This amplification is precisely what computer scientists need to solve NP-complete problems efficiently. That’s because deciding such problems can be reduced to distinguishing between two quantum states that differ by an exponentially small amount.
The implications extend well beyond the Schrödinger–Newton equation specifically. Because the mathematical theorem underpinning the argument applies to any non-linear quantum dynamics, the researchers argue that essentially any semiclassical theory in which quantum matter couples non-linearly to a classical gravitational field would produce the same result.
This would violate a foundational principle of theoretical computer science known as the Physical Extended Church–Turing Thesis (PECTT), which holds that no physical process can efficiently solve NP-complete problems.
“Any consistent, semiclassical, and non-linear matter-gravity coupling will entail an efficient algorithm to solve NP-complete problems and thus violate the PECTT,” says Fox and co. The only clean way out is to quantise gravity, which restores linearity to the dynamics and removes the self-interaction potential altogether. “Quantizing gravity restores linearity and thus avoids our argument altogether,” they conclude.

**Provided records:**

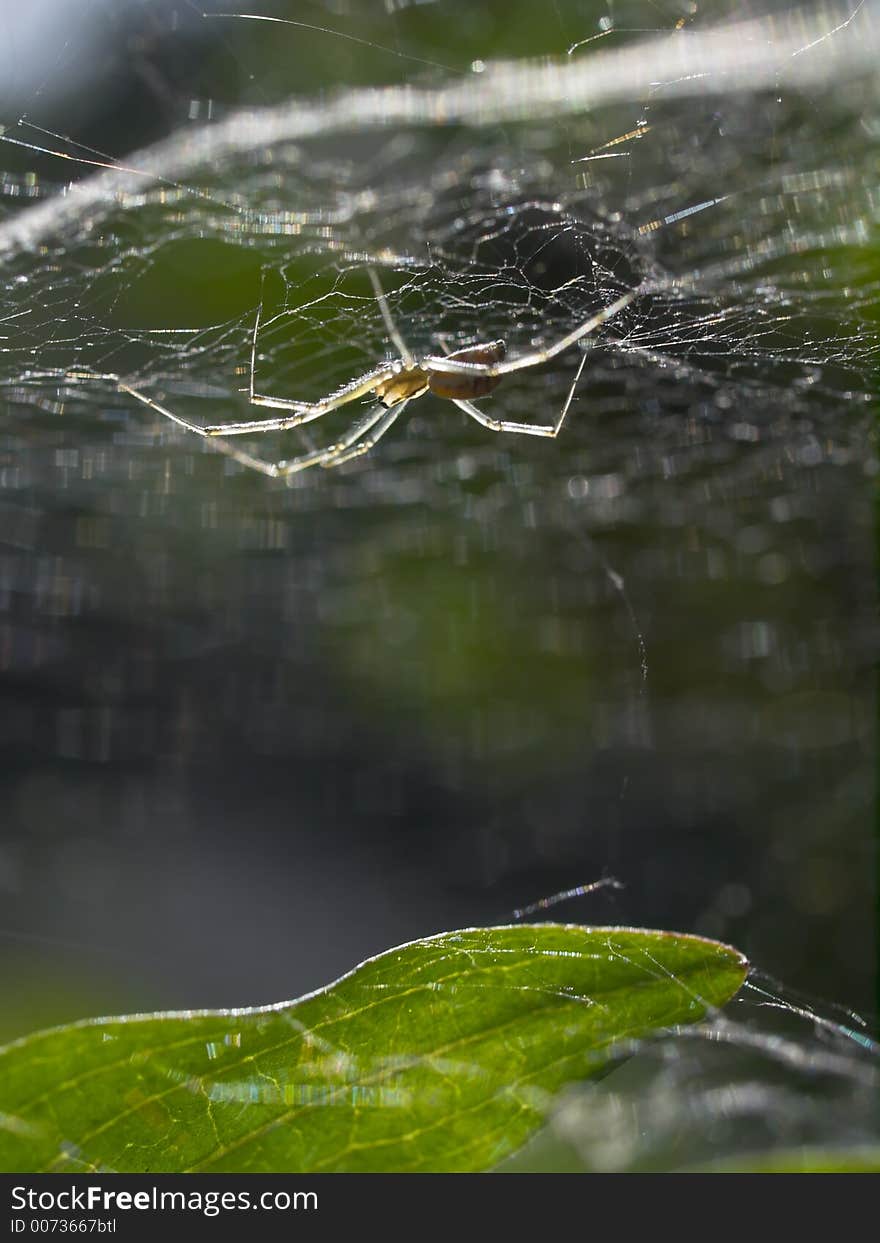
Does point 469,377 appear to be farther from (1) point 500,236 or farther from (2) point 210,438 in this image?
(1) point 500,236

* * *

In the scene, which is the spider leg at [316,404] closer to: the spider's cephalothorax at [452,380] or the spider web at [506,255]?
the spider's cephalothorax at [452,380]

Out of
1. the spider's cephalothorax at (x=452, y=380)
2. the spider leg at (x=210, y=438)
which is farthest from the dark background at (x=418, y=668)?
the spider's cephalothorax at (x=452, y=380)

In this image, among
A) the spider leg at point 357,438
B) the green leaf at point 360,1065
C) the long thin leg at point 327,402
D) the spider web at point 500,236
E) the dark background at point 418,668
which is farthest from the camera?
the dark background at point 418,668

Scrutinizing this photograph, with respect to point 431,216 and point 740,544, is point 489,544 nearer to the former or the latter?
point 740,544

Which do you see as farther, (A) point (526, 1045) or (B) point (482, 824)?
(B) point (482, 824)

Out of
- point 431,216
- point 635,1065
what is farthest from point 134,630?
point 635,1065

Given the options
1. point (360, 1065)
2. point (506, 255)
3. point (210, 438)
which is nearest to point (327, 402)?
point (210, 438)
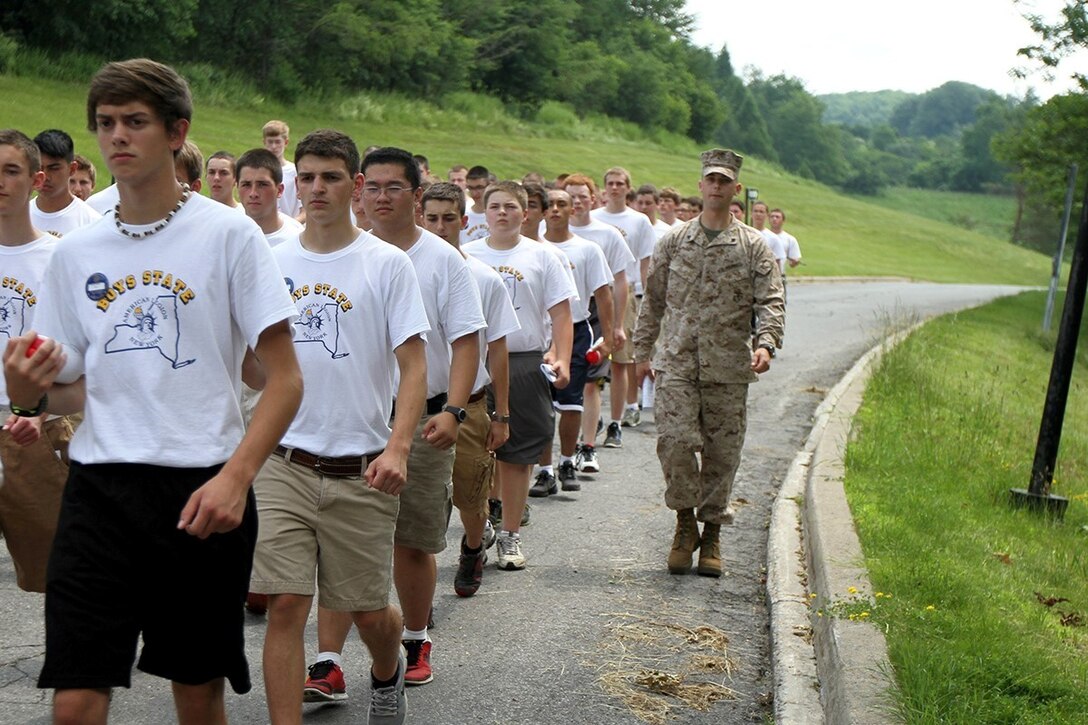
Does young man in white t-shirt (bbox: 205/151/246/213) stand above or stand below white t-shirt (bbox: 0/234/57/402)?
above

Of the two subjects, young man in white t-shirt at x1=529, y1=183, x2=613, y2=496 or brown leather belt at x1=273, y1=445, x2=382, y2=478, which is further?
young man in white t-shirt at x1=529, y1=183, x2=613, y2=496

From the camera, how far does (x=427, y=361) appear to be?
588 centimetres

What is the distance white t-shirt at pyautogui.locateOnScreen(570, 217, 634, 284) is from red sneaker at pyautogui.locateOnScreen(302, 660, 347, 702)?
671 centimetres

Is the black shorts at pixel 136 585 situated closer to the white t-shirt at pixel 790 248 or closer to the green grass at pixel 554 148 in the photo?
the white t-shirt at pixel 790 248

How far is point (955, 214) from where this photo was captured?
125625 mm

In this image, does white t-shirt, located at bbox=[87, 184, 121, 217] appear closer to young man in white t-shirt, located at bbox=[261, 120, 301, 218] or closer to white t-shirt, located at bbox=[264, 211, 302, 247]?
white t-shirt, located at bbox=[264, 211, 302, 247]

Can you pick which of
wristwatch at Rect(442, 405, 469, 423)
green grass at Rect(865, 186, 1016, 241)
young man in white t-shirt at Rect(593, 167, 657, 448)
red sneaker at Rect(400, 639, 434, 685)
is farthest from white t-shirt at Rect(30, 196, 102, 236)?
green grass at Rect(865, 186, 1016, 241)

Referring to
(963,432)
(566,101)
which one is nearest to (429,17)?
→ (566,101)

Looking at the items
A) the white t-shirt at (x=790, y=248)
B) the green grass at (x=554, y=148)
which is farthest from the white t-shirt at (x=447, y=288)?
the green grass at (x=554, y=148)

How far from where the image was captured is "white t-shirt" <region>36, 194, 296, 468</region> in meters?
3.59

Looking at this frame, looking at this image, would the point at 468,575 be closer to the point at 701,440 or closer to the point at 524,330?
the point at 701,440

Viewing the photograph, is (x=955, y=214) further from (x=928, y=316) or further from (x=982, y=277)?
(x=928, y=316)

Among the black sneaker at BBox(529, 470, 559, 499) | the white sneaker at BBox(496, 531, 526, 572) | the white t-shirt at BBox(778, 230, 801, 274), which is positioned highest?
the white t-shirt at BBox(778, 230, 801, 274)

* * *

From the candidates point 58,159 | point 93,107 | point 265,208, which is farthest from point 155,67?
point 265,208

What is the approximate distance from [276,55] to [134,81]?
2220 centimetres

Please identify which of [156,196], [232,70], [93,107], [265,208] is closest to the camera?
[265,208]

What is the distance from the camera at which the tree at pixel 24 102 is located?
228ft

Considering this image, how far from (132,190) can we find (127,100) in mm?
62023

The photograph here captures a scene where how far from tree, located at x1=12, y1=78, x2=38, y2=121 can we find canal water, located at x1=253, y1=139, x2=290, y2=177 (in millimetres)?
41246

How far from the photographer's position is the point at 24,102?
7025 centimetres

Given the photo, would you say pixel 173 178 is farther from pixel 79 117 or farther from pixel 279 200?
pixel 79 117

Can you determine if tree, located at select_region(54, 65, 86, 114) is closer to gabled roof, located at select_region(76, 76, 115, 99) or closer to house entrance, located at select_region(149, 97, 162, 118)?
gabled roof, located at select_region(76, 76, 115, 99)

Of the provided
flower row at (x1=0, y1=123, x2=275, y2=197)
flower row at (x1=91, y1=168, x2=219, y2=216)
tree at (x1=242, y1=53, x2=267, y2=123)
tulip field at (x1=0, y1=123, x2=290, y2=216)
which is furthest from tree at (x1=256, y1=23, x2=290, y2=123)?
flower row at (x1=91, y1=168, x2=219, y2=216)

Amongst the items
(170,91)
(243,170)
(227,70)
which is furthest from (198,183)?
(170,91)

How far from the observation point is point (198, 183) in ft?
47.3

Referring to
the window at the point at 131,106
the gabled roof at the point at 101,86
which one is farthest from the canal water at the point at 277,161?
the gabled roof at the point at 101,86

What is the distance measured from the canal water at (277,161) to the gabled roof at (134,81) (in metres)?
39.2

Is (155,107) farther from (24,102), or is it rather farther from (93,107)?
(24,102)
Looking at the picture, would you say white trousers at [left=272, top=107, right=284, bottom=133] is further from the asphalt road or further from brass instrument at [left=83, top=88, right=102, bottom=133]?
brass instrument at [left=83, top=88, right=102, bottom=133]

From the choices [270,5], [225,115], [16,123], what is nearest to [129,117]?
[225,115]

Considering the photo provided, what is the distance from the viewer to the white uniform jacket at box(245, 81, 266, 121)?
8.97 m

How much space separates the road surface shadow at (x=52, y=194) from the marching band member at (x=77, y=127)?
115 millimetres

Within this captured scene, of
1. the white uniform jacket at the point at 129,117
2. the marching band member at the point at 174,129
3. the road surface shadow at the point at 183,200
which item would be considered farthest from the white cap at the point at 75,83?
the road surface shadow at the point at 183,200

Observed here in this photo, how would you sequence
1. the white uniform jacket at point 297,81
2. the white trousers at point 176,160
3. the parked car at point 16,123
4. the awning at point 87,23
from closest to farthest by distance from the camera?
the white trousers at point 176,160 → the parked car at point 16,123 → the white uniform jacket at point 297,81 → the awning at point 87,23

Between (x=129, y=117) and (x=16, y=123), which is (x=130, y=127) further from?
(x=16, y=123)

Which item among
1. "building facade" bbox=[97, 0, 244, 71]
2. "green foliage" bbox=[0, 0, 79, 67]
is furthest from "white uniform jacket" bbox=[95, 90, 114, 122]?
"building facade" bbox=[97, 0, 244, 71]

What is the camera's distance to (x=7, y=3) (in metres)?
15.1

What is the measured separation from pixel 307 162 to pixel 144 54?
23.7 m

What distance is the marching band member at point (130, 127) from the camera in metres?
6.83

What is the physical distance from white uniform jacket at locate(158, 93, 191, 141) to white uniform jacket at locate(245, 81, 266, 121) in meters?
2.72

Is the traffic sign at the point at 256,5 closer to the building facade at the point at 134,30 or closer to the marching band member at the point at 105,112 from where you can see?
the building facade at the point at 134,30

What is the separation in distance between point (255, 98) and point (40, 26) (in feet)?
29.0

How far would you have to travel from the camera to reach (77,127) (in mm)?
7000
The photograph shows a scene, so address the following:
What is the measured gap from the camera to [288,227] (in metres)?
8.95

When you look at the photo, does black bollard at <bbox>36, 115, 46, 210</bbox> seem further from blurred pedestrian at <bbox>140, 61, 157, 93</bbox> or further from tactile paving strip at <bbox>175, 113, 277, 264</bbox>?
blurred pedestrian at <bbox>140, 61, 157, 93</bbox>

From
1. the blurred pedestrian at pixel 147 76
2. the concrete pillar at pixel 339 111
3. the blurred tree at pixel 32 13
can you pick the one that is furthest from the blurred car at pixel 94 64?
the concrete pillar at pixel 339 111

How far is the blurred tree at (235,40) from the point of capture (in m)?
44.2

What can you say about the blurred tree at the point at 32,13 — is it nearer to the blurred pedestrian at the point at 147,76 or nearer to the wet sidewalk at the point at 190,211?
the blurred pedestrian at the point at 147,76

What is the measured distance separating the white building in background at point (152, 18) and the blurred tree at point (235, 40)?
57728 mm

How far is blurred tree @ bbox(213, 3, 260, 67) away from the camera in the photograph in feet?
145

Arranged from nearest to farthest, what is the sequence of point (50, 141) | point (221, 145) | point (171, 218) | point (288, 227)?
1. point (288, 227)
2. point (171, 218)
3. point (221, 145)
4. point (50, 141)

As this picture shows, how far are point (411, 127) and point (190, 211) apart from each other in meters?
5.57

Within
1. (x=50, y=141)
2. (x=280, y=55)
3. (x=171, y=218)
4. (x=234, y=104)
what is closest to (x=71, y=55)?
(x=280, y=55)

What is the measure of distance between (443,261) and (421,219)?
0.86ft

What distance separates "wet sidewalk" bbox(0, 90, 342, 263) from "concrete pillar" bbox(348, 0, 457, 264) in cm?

**Exercises:**
A. In the passage on gravity and NP-complete problems, what does the Physical Extended Church–Turing Thesis hold?
B. Continue the passage on gravity and NP-complete problems from its last sentence.

**Answers for the tasks:**
A. No physical process can efficiently solve NP-complete problems.

B.
The work does not rule out every alternative. One could, in principle, abandon the PECTT itself, or seek a semiclassical theory whose density-matrix evolution happens to be linear even if the underlying wavefunction dynamics are not — a path explored in Oppenheim’s post-quantum theory.
But each such escape carries a heavy conceptual price. The cleaner and more natural resolution, Fox and colleagues argue, is simply that gravity is quantum. The result therefore constitutes a powerful new theoretical argument for the quantisation of gravity. It joins a long tradition of indirect theoretical arguments for quantum gravity with an unusual twist. It draws its force not from thought experiments about information or thermodynamics, but from the computational structure of the physical world.
Ref: arxiv.org/abs/2606.14806: Semiclassical Gravity Efficiently Solves NP-Complete Problems
INSIGHT
This paper sits at a remarkable intersection of gravitational physics and computational complexity theory, and its central finding carries deep implications for how we understand the fundamental structure of physical reality.
The authors demonstrate that if gravity remains classical — governed by the semiclassical Einstein field equations — then the resulting non-linear dynamics would, in principle, allow NP-complete problems to be solved in polynomial time. This would shatter the Physical Extended Church-Turing Thesis (PECTT), a foundational principle asserting that no physical process can efficiently solve such problems. The significance is profound: computational limits are not merely mathematical abstractions but appear to be encoded into the fabric of physics itself.
What makes this finding so striking is its inversion of the usual direction of inquiry. Rather than asking what physics can tell us about computation, the authors ask what computational constraints can tell us about physics — and the answer is striking. The apparent universality of the PECTT acts as a kind of consistency test that candidate physical theories must pass. Semiclassical gravity fails this test.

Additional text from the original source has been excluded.